Diyarbakır University of Health Sciences Turkey, Gazi Yaşargil Training and Research Hospital, Clinic of Paediatrics, Diyarbakır, Turkey
Diyarbakır University of Health Sciences Turkey, Gazi Yaşargil Training and Research Hospital, Clinic of Paediatric Endocrinology, Diyarbakır, Turkey
J Clin Res Pediatr Endocrinol. 2020 Sep 2;12(3):275-280. doi: 10.4274/jcrpe.galenos.2020.2019.0170. Epub 2020 Jan 28.
The tendency to reduce thyroid stimulating hormone (TSH) referral cut-off values in congenital hypothyroidism (CH) neonatal screening programs has resulted in an increase in the incidence of CH, but also the referral of infants with mild transient elevation of TSH. Therefore, there is a need to develop markers for differentiation of transient elevated TSH and permanent CH as early as safely possible to avoid unnecessary treatment. The aim was to evaluate sixth-month L-thyroxine (LT4) dose as a predictive marker for differentiation of transient elevated TSH and permanent CH.
Data of patients who had been followed after referral from the neonatal screening programme between the year 2010 and 2019 in a tertiary pediatric endocrine centre were examined retrospectively.
There were 226 cases referred, of whom 186 (82.3%) had eutopic thyroid gland, and 40 (17.7%) had dysgenetic gland. In patients with a dysgentic gland there was a non-significant tendency to have lower diagnostic free thyroxine concentration but significantly higher TSH compared with those with eutopic gland (p=0.44 and p=0.023, respectively). Patients with thyroid dysgenesis required higher initial and six month LT4 doses compared with those with eutopic glands (p=0.001). Receiver operator curve analysis showed the optimum cut-off value for LT4 at six months for transient vs. permanent CH was 2 μg/kg/day (sensitivity 77% and specificity 55%), regardless of etiology. Similarly, in patients with eutopic glands the optimum cut-off value for LT4 dose at six months for permanent vs. transient patients was 2 μg/kg/day (sensitivity 72% and specificity 54%).
Results suggest that LT4 requirement at six months of therapy may be a good marker for predicting transient TSH elevation in patients with eutopic thyroid gland, thus facilitating the decision to halt LT4 therapy.
先天性甲状腺功能减退症(CH)新生儿筛查计划中降低促甲状腺激素(TSH)转诊截止值的趋势导致 CH 的发病率增加,但也导致 TSH 轻度一过性升高的婴儿转诊。

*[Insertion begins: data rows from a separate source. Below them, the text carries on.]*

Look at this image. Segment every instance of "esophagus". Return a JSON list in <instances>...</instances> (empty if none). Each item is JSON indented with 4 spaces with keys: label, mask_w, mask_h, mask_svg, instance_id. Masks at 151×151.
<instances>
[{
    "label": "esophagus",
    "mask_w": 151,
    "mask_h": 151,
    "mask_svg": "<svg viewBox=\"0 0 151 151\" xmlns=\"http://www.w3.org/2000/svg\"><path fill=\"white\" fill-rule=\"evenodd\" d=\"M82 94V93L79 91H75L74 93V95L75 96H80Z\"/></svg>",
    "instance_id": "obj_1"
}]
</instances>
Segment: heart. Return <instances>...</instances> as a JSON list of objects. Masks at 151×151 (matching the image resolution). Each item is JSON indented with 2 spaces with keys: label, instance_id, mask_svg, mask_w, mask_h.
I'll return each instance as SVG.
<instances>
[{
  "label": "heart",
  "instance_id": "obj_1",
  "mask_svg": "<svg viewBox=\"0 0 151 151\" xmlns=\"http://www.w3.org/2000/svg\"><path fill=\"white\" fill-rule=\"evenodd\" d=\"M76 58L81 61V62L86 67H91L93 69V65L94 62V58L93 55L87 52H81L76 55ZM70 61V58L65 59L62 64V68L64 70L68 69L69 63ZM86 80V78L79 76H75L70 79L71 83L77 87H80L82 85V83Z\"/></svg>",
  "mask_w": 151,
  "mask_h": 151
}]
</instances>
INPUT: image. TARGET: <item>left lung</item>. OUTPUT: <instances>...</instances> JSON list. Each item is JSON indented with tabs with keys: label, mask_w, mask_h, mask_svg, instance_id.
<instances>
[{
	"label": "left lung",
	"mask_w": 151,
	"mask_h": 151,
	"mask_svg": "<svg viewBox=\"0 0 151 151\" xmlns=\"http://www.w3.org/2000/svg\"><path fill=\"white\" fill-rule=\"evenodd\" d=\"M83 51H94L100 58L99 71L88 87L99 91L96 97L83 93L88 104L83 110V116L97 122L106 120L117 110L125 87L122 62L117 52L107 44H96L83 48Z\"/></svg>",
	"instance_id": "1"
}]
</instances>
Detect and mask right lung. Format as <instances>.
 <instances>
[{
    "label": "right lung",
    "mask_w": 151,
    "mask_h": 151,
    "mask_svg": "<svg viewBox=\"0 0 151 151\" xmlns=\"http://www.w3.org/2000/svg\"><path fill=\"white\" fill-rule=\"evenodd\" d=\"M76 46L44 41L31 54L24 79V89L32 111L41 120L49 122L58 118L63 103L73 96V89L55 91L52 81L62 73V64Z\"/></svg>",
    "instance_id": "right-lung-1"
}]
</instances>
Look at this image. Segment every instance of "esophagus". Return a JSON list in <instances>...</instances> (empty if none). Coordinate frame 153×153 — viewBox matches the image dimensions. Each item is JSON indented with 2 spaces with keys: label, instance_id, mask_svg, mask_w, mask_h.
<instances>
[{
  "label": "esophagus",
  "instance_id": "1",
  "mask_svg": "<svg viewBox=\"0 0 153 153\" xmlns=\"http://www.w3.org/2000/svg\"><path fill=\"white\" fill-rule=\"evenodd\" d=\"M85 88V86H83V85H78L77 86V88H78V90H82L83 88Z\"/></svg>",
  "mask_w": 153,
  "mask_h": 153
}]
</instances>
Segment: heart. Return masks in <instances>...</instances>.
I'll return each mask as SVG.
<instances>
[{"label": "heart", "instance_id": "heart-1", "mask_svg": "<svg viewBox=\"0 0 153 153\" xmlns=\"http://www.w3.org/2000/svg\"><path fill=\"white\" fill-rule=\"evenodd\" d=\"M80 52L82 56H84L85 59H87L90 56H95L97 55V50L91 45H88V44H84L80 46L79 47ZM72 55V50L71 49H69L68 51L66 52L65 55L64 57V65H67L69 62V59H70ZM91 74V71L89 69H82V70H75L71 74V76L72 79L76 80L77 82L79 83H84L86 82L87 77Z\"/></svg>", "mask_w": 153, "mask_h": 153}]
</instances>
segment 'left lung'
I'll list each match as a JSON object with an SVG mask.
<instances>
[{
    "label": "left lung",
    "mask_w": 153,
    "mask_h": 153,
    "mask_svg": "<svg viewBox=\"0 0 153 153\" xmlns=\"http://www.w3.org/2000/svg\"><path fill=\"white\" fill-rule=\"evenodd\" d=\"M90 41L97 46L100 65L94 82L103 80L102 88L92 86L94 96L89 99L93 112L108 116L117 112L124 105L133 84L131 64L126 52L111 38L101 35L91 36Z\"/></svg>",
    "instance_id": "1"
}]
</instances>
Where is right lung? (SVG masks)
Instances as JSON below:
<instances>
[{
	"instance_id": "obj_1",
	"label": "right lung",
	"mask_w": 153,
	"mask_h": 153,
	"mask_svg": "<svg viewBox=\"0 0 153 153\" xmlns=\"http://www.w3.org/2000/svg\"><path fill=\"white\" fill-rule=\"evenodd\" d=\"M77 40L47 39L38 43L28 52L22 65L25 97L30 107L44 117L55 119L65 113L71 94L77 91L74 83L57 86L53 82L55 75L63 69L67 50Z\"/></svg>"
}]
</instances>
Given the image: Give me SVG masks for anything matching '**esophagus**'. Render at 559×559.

因此,需要尽早开发标志物来区分一过性 TSH 升高和永久性 CH,以避免不必要的治疗。目的是评估 6 个月时左旋甲状腺素(LT4)剂量作为区分一过性 TSH 升高和永久性 CH 的预测标志物。
回顾性分析 2010 年至 2019 年期间在一家三级儿科内分泌中心接受新生儿筛查计划转诊后随访的患者数据。
共 226 例患者被转诊,其中 186 例(82.3%)甲状腺位置正常,40 例(17.7%)甲状腺发育不良。在甲状腺发育不良的患者中,诊断游离甲状腺素浓度无显著降低趋势,但 TSH 显著升高(分别为 p=0.44 和 p=0.023)。与甲状腺位置正常的患者相比,甲状腺发育不良的患者需要更高的初始和 6 个月 LT4 剂量(p=0.001)。接受者操作特征曲线分析显示,6 个月时 LT4 对暂时性与永久性 CH 的最佳截断值为 2μg/kg/天(敏感性为 77%,特异性为 55%),与病因无关。同样,在甲状腺位置正常的患者中,6 个月时 LT4 剂量对永久性与暂时性患者的最佳截断值为 2μg/kg/天(敏感性为 72%,特异性为 54%)。
结果表明,治疗 6 个月时的 LT4 需要量可能是预测甲状腺位置正常的患者一过性 TSH 升高的良好标志物,从而有助于决定停止 LT4 治疗。